Practically all gases can act as simple asphyxiates by displacing the oxygen in air. The chief precaution taken against this potential hazard is adequate ventilation of all enclosed areas in which unsafe concentrations may build up. A second precaution is to avoid entering unventilated areas that might contain high concentrations of gas without first putting on a breathing apparatus with a self-contained or hose-line air supply. A number of gases have characteristic odors which can warn of their presence in air. Others, however, like the atmospheric gases, have no odor or color. Warning labels are required for compressed and liquefied gas shipping containers. Similar warning signs are placed at the approaches to areas in which the gases are regularly stored and used.
Some gases can also have a toxic effect on the human system, either inhalation through high vapor concentrations or by liquefied gas coming in contact with the skin or the eyes. Adequate ventilation of enclosed areas serves as the chief precaution against high concentrations of gas. In addition, for unusually toxic gases, automatic devices can be purchased or built to monitor the gas concentration constantly and set off alarms if the concentration approaches a danger point. Precautions against skin or eye contact with liquefied gases that are toxic or very cold, or both, include thorough knowledge and training for all personnel handling such gases, the development of proper procedures and equipment for handling them, and special protective clothing and equipment (for example, protective garments, gloves, and face shields).
With flammable gases, it is necessary to guard against the possibility of fire or explosion. Ventilation, in addition to safe procedures and equipment to detect possible leaks, represents a primary precaution against these hazards. If fire breaks out, a suitable fire extinguishing apparatus and preparation will limit damage. Care must also be taken to keep any flammable gas from reaching any source of ignition or heat (such as sparking electrical equipment, sparks struck by ordinary tools, boiler rooms, or open flames).
Oxygen poses a combustible hazard of a special kind.
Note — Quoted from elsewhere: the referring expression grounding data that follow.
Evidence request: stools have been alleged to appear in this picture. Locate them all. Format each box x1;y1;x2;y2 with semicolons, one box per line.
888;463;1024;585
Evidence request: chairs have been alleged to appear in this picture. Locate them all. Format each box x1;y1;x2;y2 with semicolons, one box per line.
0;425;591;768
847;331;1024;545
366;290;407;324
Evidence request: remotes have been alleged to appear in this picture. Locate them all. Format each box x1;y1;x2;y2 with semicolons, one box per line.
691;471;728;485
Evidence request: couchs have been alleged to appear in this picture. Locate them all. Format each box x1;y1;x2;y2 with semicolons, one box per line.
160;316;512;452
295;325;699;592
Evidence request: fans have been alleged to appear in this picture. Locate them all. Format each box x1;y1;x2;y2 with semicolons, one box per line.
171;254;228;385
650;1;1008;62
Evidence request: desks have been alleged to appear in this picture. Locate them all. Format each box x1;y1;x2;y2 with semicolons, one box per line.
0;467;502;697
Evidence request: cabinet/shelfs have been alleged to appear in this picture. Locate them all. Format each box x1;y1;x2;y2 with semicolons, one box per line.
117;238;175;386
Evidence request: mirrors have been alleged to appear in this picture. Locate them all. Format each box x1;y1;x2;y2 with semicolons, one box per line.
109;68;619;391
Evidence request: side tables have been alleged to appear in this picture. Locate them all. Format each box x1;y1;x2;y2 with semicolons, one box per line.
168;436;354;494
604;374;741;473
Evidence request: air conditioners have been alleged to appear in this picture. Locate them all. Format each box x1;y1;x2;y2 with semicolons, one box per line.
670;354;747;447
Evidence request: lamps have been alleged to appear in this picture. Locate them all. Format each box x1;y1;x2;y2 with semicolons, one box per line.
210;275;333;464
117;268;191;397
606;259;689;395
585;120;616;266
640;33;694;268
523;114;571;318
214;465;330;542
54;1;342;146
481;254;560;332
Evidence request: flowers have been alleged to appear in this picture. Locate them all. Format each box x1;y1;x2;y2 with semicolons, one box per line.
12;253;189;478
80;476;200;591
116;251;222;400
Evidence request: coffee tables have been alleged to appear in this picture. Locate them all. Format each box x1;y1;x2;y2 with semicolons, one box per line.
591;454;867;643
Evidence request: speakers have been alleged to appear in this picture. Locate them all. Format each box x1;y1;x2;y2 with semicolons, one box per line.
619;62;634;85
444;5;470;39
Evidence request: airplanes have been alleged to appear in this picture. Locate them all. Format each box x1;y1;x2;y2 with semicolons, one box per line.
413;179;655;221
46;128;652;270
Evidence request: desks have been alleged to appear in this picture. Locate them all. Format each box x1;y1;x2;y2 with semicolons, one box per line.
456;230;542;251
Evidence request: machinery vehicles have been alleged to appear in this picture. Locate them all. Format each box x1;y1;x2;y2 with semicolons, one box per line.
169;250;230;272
Although oxygen does not ignite, it lowers the ignition point of flammable substances and greatly accelerates combustion. It should not be allowed closer than 10 feet to any flammable substance, including grease and oil, and should be stored no closer than 10 feet to cylinders or tanks containing flammable gases.
Some liquefied gases require special precautions. For example, when liquid oxygen is handled, all combustible materials, especially oil or gases, should be kept away. Smoking or open flames should never be permitted where liquid oxygen is stored or handled. NO SMOKING signs should be posted conspicuously in such areas.
Liquid oxygen, or oxygen-rich air atmospheres, should not come in contact with organic materials or flammable substances. Some organic materials (oil, asphalt, kerosene, cloth, or dirt containing oil or grease) react violently with oxygen, and may be ignited by a hot spark. Liquid oxygen may form mixtures that are shock sensitive with fuels, oils, or grease. If liquid oxygen spills on asphalt, or on another surface contaminated with combustibles (for example, oil-soaked concrete or gravel), no one should walk on and no equipment should pass over the area for at least 30 minutes after all frost or fog has disappeared.
Any clothing that has been splashed or soaked with liquid oxygen, or exposed to a high gaseous-oxygen atmosphere, should be changed immediately. The contaminated systems should be aired for at least an hour so that they are completely free of excess oxygen. Workers exposed to high-oxygen atmospheres should leave the area and avoid all sources of ignition until the clothing and the exposed area have been completely ventilated. Clothing saturated with oxygen is readily ignitable and will burn vigorously.